Maria Izabel, presidenta da Apeoesp, publicou em seu blog considerações sobre as alterações no Ensino Médio Paulista,  e nele cita a importância da participação docente no processo: “outro aspecto essencial refere-se às necessárias mudanças, que devem ocorrer no âmbito mais profundo do processo escolar – o preparo da equipe escolar, o que envolve a dimensão coletiva do trabalho pedagógico e as condições de jornada e trabalho dos professores e da equipe escolar. Sem isso, as alterações nos modos de se relacionar com o conhecimento, com o trabalho de ensinar e favorecer as aprendizagens e as vivências dos alunos e com o próprio desenvolvimento profissional da equipe fica paralisado.”

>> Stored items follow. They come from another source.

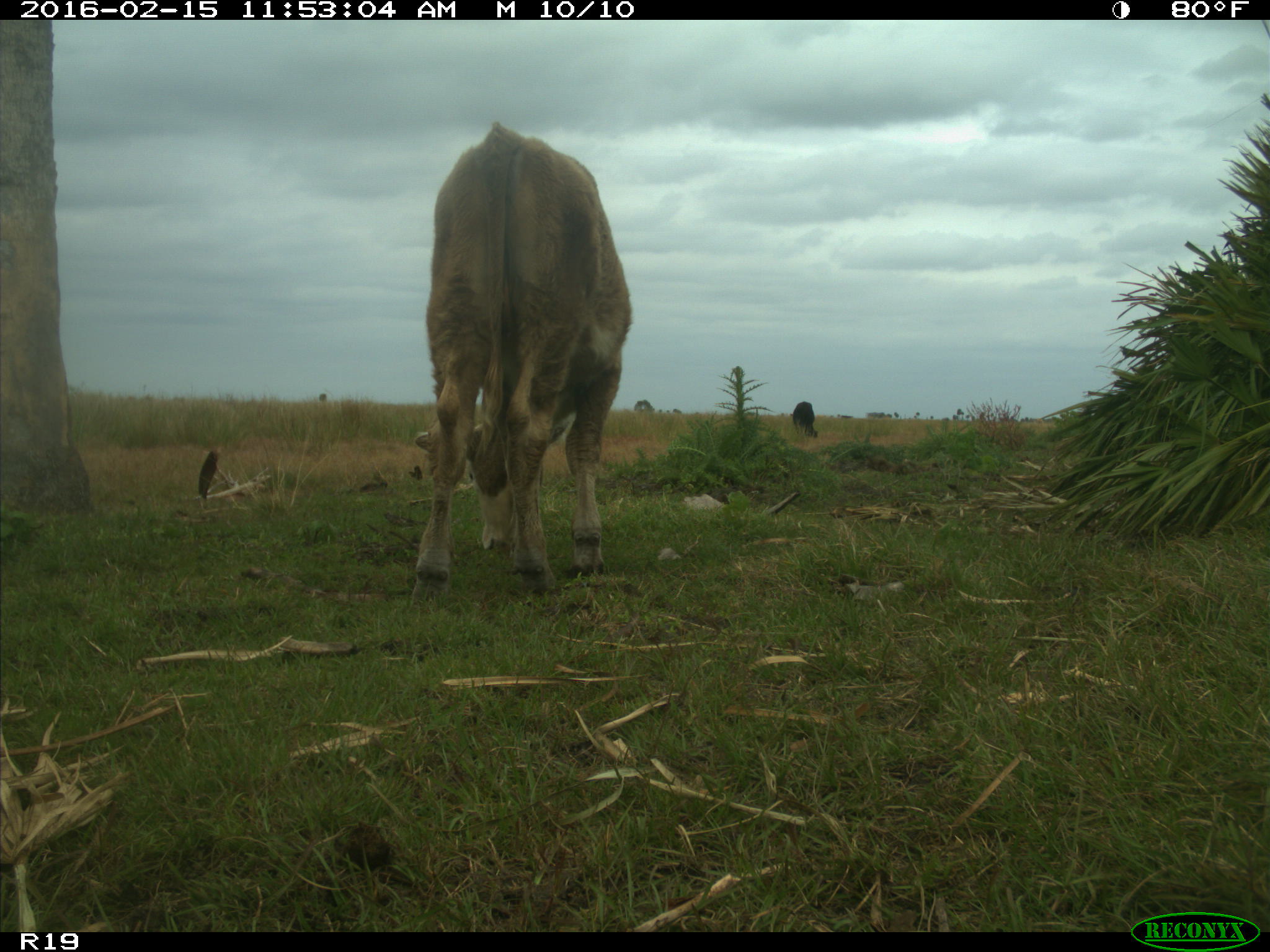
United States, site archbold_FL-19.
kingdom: Animalia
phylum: Chordata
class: Mammalia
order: Artiodactyla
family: Bovidae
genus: Bos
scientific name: Bos taurus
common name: domestic cow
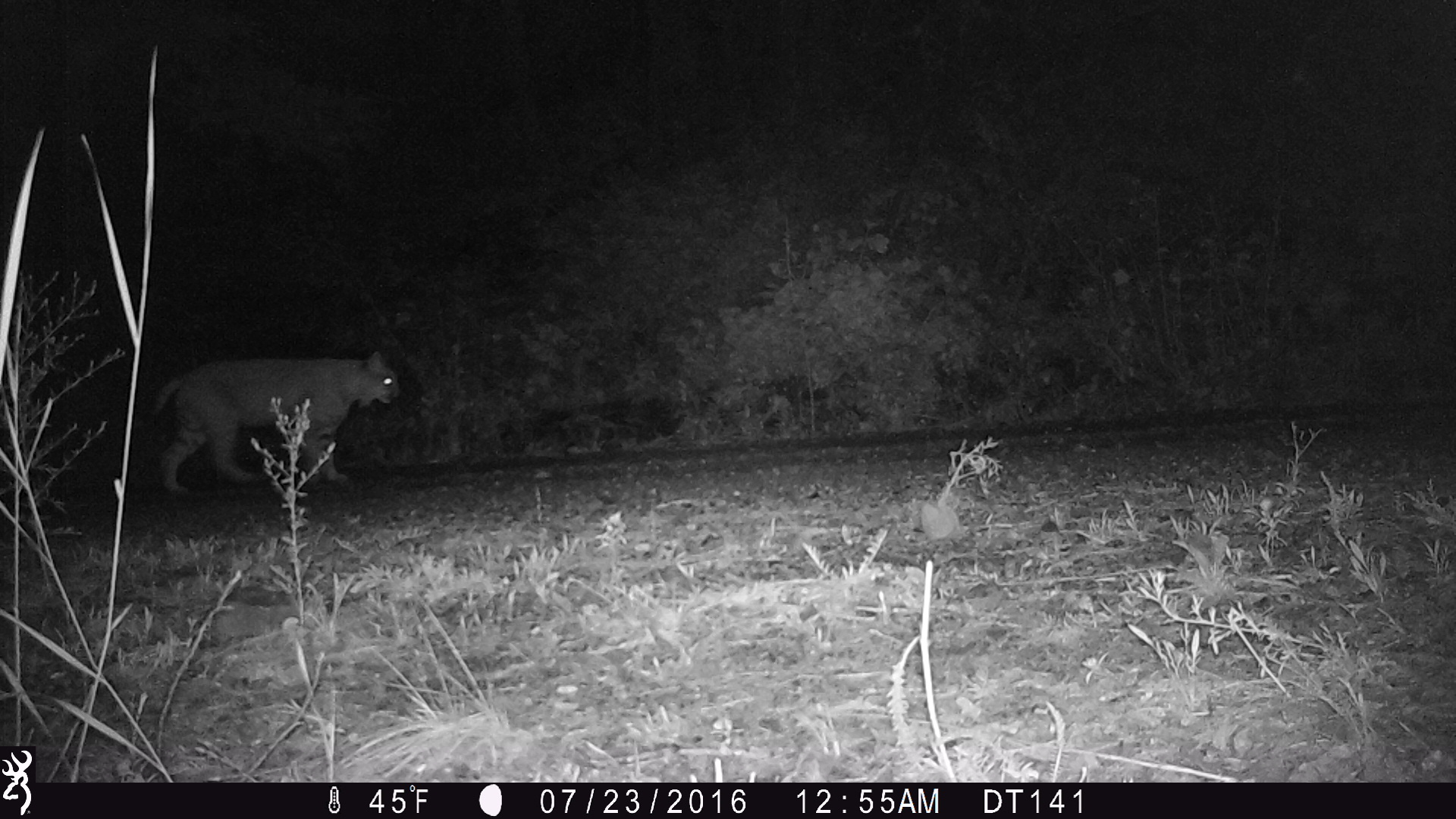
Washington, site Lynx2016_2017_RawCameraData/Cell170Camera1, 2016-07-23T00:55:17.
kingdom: Animalia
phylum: Chordata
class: Mammalia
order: Carnivora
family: Felidae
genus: Lynx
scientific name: Lynx rufus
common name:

A presidenta também aponta para a ineficácia da proposta em abordar outras questões: “o ponto de partida dessa reestruturação é o diagnóstico inegável de que o EM paulista padece de inúmeros problemas quanto à qualidade e à atualidade da formação oferecida”. Para Izabel, o balanço deixa de fora problemas importantes que afetam a escola paulista: falta de autonomia para o estabelecimento do seu projeto político pedagógico; precariedade de infraestrutura; fragilidade de sua equipe pedagógica – “constituída por professores paulistas e que em grande parte não são concursados” -; imposição de um currículo engessado baseado em apostilas; precariedade das condições de trabalho e de salário dos seus profissionais, entre outros.

“Isso não vai alterar. Essa é a minha opinião. Ficar restrito a isso é insuficiente”, finaliza Rehem.

Leia também:

“A sensação da maioria dos professores é que a decisão já está tomada”, diz docente da rede sobre mudanças no ensino médio em SP”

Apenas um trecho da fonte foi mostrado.